Andy Burnham, shadow health secretary, set out the Labour Party’s policy on the NHS and social care at a King’s Fund conference, and launched a consultation process. Here is an extract:

Right now, the incentives are working in the wrong direction. For older people, the gravitational pull is towards hospital and care home. For the want of spending a few hundred pounds in the home, we seem to be happy to pick up hospital bills for thousands.

We are paying for failure on a grand scale, allowing people to fail at home and drift into expensive hospital beds and from there into expensive care homes.

The trouble is no-one has the incentive to invest in prevention. Councils face different pressures and priorities than the NHS, with significant cuts in funding and an overriding incentive to keep council tax low.

So care services have been whittled away, in the knowledge that the NHS will always provide a safety net for people who can’t cope. And, of course, this could be said to suit hospitals as they get paid for each person who comes through the door.

In their defence, councils and the NHS may be following the institutional logic of the systems they are in. But it’s financial madness, as well as being bad for people.

Hospital Chief Executives tell me that, on any given day, around 30 to 40 per cent of beds are occupied by older people who, if better provision was available, would not need to be there. If we leave things as they are, our DGHs will be like warehouses of older people – lined up on the wards because we failed to do something better for them.

But it gets worse.

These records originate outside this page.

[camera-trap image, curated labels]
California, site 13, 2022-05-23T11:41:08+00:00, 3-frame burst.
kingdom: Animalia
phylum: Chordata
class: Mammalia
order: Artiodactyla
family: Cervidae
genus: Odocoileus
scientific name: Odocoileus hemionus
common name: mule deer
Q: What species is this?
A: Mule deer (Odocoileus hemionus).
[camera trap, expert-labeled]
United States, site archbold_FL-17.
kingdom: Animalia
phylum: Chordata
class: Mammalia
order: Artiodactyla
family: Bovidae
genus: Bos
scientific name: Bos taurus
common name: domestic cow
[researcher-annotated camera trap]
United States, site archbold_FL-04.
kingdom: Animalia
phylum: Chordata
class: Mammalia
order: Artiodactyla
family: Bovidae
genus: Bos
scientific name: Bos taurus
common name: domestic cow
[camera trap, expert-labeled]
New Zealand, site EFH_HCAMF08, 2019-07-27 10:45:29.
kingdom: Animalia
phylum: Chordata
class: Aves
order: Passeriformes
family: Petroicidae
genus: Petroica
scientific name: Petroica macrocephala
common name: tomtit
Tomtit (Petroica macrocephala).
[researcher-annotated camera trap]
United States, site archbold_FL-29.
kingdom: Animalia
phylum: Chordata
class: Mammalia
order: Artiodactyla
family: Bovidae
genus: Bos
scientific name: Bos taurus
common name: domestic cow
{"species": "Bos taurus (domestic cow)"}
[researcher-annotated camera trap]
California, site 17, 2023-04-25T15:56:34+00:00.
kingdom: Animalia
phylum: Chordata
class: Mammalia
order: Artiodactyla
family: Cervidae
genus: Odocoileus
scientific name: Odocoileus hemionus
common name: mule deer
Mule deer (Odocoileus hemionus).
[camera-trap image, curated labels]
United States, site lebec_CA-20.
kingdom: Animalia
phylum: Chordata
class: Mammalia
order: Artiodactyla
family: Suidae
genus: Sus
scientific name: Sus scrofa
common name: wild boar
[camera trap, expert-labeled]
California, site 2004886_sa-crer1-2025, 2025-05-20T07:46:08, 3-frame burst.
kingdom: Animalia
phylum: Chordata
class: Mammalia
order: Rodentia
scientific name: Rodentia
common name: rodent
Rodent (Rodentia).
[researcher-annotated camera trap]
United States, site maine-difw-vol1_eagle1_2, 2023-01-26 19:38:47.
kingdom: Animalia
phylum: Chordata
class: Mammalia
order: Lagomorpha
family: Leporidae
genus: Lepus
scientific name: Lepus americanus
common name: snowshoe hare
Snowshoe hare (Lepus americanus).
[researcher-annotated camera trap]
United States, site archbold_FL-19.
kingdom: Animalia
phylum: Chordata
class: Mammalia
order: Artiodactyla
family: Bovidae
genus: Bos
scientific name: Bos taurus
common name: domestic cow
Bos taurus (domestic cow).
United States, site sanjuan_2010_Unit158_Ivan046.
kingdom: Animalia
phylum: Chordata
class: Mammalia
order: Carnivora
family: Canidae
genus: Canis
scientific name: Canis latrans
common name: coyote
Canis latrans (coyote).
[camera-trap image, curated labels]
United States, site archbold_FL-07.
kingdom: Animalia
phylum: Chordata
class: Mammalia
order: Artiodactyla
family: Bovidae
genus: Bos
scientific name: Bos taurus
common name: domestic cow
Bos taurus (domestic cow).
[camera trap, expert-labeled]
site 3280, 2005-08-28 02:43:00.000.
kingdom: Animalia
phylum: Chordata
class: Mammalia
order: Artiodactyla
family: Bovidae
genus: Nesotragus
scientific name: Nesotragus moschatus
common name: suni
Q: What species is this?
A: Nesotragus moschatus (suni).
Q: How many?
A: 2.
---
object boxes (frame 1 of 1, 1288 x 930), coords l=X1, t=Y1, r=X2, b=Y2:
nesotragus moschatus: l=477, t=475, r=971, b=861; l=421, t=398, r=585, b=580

Once they are there, they go downhill for lack of whole-person support and end up on a fast-track to care homes – costing them and us even more.

We could get much better results for people, and much more for the £104bn we spend on the NHS and the £15bn on social care, but only if we turn this system on its head. We need incentives in the right place – keeping people at home and out of hospitals.

We must take away the debates between different parts of the public sector, where the NHS won’t invest if councils reap the benefit and vice versa, that are utterly meaningless to the public. So the question I am today putting at the heart of Labour’s policy review is this: is it time for the full integration of health and social care?

One budget, one service co-ordinating all of one person’s needs: physical, mental and social. Whole-Person Care.

A service that starts with what people want – to stay comfortable at home – and is built around them. When you start to think of a one-budget, one-service world, all kinds of new possibilities open up. If the NHS was commissioned to provide Whole-Person Care in all settings – physical, mental, social from home to hospital – a decisive shift can be made towards prevention.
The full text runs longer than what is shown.